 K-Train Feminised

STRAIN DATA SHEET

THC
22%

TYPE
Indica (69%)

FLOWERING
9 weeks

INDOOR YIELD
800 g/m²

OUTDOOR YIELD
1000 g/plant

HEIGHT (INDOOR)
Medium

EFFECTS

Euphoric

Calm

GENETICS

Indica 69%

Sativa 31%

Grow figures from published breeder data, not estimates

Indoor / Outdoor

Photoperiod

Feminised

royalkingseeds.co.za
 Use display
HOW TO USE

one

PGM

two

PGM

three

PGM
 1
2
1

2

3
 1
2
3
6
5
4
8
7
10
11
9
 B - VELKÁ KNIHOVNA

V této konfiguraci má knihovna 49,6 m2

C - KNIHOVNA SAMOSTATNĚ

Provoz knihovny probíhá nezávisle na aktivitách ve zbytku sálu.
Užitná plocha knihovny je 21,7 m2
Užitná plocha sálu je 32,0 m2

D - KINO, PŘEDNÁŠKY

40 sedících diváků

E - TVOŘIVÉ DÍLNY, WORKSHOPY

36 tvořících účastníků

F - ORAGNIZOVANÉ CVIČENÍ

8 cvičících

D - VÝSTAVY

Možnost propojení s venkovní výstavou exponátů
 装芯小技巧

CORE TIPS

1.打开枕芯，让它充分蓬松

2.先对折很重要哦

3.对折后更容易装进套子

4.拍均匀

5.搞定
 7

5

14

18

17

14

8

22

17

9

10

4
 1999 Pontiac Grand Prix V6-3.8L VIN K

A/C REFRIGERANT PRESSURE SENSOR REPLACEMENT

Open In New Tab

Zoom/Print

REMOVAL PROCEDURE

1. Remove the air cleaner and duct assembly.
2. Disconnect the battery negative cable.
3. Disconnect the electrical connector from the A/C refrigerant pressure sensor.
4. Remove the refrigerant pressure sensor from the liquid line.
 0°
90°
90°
+-------+
## WHAT IS EXPECTED
Reproduce the entire listing. Keep every word as it is.

## THE ANSWER
 K-Train Feminised

STRAIN DATA SHEET

THC
22%

TYPE
Indica (69%)

FLOWERING
9 weeks

INDOOR YIELD
800 g/m²

OUTDOOR YIELD
1000 g/plant

HEIGHT (INDOOR)
Medium

EFFECTS

Euphoric

Calm

GENETICS

Indica 69%

Sativa 31%

Grow figures from published breeder data, not estimates

Indoor / Outdoor

Photoperiod

Feminised

royalkingseeds.co.za
 Use display
HOW TO USE

one

PGM

two

PGM

three

PGM
 1
2
1

2

3
 1
2
3
6
5
4
8
7
10
11
9
 B - VELKÁ KNIHOVNA

V této konfiguraci má knihovna 49,6 m2

C - KNIHOVNA SAMOSTATNĚ

Provoz knihovny probíhá nezávisle na aktivitách ve zbytku sálu.
Užitná plocha knihovny je 21,7 m2
Užitná plocha sálu je 32,0 m2

D - KINO, PŘEDNÁŠKY

40 sedících diváků

E - TVOŘIVÉ DÍLNY, WORKSHOPY

36 tvořících účastníků

F - ORAGNIZOVANÉ CVIČENÍ

8 cvičících

D - VÝSTAVY

Možnost propojení s venkovní výstavou exponátů
 装芯小技巧

CORE TIPS

1.打开枕芯，让它充分蓬松

2.先对折很重要哦

3.对折后更容易装进套子

4.拍均匀

5.搞定
 7

5

14

18

17

14

8

22

17

9

10

4
 1999 Pontiac Grand Prix V6-3.8L VIN K

A/C REFRIGERANT PRESSURE SENSOR REPLACEMENT

Open In New Tab

Zoom/Print

REMOVAL PROCEDURE

1. Remove the air cleaner and duct assembly.
2. Disconnect the battery negative cable.
3. Disconnect the electrical connector from the A/C refrigerant pressure sensor.
4. Remove the refrigerant pressure sensor from the liquid line.
 0°
90°
90°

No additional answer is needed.